Automated reproducibility assessments in the social and behavioral sciences using large language models

Loading / 加载中

English summary

Researchers evaluated an LLM pipeline on 76 published social and behavioral science studies with predefined claims. Excluding 7 studies where the LLM failed to produce a viable effect size estimate, the pipeline recovered original effect sizes within ±0.05 Cohen's d in 41% of the remaining studies. It reached the same qualitative conclusion as the original study in 96% of cases, outperforming human reanalysts who achieved 34% effect-size recovery and 74% conclusion agreement. These findings suggest LLMs can automate and scale reproducibility assessments, providing a foundation for systematic auditing of empirical results.

Chinese summary

研究人员在76项已发表的社会与行为科学研究上评估了一个LLM流水线，这些研究均带有预定义结论。排除7项LLM无法生成有效效应量估计的研究，该流水线在剩余41%的研究中以±0.05 Cohen's d的容差恢复了原始效应量。它在96%的案例中得出了与原始研究相同的定性结论，优于人类再分析者34%的效应量恢复率和74%的结论一致性。

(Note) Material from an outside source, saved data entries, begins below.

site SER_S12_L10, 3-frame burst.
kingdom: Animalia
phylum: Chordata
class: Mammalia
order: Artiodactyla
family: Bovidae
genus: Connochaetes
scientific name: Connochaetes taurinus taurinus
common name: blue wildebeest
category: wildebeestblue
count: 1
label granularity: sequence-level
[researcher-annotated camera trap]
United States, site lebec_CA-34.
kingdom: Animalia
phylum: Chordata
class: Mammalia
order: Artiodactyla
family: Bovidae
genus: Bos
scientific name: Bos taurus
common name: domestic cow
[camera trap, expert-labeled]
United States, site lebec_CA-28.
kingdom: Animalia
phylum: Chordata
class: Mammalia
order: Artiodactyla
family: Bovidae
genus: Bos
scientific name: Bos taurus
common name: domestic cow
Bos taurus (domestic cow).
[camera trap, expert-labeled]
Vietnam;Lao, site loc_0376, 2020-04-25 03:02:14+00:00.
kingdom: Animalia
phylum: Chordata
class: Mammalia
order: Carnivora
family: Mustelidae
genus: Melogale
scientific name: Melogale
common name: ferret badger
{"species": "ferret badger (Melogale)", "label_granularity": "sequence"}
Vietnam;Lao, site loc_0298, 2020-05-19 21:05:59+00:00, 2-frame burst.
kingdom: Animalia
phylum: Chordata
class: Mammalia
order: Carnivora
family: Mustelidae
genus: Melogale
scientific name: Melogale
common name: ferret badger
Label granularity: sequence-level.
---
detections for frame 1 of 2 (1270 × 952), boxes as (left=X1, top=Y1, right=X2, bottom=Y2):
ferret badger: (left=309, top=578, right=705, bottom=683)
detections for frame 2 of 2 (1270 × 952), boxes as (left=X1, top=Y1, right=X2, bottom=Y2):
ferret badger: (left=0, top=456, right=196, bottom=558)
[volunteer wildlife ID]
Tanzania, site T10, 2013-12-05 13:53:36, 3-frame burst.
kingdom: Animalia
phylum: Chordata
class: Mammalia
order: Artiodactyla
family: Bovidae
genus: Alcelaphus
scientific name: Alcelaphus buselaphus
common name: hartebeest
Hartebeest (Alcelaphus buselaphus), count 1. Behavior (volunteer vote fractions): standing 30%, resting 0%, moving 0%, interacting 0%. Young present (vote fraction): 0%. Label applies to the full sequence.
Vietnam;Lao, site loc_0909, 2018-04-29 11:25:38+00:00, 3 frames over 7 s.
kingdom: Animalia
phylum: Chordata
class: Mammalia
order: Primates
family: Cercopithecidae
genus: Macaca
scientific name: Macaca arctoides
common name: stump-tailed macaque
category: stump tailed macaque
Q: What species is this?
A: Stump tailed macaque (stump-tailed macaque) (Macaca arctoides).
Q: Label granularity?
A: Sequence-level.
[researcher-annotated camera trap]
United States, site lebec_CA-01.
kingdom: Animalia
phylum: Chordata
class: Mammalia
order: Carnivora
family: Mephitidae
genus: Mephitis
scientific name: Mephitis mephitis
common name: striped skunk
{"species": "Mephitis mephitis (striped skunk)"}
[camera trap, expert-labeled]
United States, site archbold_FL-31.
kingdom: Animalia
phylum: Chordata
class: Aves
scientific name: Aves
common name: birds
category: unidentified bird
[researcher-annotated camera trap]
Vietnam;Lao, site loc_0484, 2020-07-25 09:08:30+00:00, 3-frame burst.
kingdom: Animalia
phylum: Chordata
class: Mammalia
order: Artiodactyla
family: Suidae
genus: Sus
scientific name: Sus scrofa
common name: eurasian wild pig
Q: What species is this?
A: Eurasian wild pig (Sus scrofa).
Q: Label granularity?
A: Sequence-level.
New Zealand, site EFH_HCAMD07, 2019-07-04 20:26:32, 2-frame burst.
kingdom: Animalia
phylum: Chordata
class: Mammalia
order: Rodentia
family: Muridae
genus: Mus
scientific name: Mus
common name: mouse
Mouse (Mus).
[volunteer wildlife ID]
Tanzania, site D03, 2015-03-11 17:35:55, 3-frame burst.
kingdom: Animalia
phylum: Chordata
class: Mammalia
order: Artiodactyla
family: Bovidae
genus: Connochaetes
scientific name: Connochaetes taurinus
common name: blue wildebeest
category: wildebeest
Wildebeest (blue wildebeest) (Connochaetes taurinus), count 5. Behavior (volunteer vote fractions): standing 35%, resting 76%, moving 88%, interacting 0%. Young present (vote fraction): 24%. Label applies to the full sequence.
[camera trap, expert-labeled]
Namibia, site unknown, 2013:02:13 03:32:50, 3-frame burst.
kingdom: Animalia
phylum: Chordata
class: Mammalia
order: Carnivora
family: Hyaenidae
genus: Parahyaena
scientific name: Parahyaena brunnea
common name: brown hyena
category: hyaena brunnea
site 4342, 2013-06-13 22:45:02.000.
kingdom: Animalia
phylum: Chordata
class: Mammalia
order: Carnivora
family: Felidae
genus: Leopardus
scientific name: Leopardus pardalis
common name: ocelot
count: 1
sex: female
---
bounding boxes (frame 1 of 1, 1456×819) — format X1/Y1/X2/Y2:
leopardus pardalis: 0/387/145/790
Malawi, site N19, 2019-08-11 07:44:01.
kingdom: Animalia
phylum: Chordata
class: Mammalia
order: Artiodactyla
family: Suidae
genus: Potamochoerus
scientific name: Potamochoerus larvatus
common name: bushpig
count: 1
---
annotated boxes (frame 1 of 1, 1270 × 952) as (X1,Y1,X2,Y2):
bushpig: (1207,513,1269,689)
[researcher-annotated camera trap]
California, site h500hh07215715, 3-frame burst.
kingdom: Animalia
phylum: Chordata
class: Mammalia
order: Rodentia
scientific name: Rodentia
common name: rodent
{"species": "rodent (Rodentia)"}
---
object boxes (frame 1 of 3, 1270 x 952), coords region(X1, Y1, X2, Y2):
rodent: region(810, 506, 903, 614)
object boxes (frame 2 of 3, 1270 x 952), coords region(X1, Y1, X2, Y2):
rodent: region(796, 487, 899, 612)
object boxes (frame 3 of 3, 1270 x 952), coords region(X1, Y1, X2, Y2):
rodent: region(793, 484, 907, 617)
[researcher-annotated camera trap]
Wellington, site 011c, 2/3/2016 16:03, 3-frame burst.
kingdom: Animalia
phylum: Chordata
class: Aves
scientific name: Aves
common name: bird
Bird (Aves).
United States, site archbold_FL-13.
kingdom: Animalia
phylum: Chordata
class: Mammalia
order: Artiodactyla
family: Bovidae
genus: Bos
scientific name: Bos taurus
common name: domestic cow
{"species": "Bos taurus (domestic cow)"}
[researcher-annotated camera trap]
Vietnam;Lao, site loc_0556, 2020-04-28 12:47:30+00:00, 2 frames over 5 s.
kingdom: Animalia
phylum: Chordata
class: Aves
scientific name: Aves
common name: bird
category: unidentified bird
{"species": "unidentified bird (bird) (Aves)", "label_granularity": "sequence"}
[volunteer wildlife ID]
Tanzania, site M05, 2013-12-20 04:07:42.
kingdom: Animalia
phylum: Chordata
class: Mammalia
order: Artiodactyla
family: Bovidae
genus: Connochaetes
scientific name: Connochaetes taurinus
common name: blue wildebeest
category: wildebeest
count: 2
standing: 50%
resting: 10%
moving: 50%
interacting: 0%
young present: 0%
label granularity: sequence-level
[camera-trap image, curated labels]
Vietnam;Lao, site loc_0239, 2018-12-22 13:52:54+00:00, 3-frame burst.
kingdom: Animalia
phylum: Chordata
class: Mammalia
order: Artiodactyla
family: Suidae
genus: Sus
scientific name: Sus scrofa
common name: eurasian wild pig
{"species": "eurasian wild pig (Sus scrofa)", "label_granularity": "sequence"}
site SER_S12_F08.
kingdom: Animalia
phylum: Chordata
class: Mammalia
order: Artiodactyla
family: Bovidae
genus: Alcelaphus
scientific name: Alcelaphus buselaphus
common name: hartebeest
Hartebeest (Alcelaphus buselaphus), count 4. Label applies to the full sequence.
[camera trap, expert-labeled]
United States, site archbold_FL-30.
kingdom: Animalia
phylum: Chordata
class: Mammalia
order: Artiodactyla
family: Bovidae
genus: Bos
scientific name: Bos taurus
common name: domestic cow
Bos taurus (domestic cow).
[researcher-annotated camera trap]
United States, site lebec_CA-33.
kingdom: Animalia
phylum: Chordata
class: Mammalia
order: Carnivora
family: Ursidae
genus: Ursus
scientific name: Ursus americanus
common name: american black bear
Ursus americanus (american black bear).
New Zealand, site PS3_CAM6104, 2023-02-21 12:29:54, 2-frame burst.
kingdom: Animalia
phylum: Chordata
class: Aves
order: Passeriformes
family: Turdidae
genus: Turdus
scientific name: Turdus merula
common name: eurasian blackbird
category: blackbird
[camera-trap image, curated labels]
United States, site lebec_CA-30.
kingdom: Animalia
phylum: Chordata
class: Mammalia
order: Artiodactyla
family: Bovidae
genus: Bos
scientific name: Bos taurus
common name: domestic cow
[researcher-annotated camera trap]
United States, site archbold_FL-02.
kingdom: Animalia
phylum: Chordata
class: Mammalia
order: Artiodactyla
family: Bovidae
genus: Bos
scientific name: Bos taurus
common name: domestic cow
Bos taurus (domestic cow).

这些结果表明LLM能够自动化并扩展可重复性评估，为系统性审核实证结果奠定了基础。

Key points

LLM pipeline tested on 76 published studies with predefined claims in social and behavioral sciences.

LLM流水线在76项已发表的社会与行为科学研究上进行了测试，这些研究具有预定义结论。

In 41% of studies (excluding 7 failures), LLM replicated original effect sizes within ±0.05 Cohen's d.

排除7项失败研究后，LLM在41%的研究中以±0.05 Cohen's d的容差复制了原始效应量。

LLM matched the original study's qualitative conclusion in 96% of cases, vs. 74% for human reanalysts.

LLM在96%的案例中得出了与原始研究相同的定性结论，而人类再分析者仅为74%。

Human reanalysts recovered effect sizes in 34% of studies, lower than LLM's 41%.

人类再分析者恢复了34%的效应量，低于LLM的41%（不计失败案例）。

LLMs are shown to be a scalable tool for automated reproducibility auditing of empirical results.

研究表明，LLM可作为系统审核实证结果的可扩展自动化工具。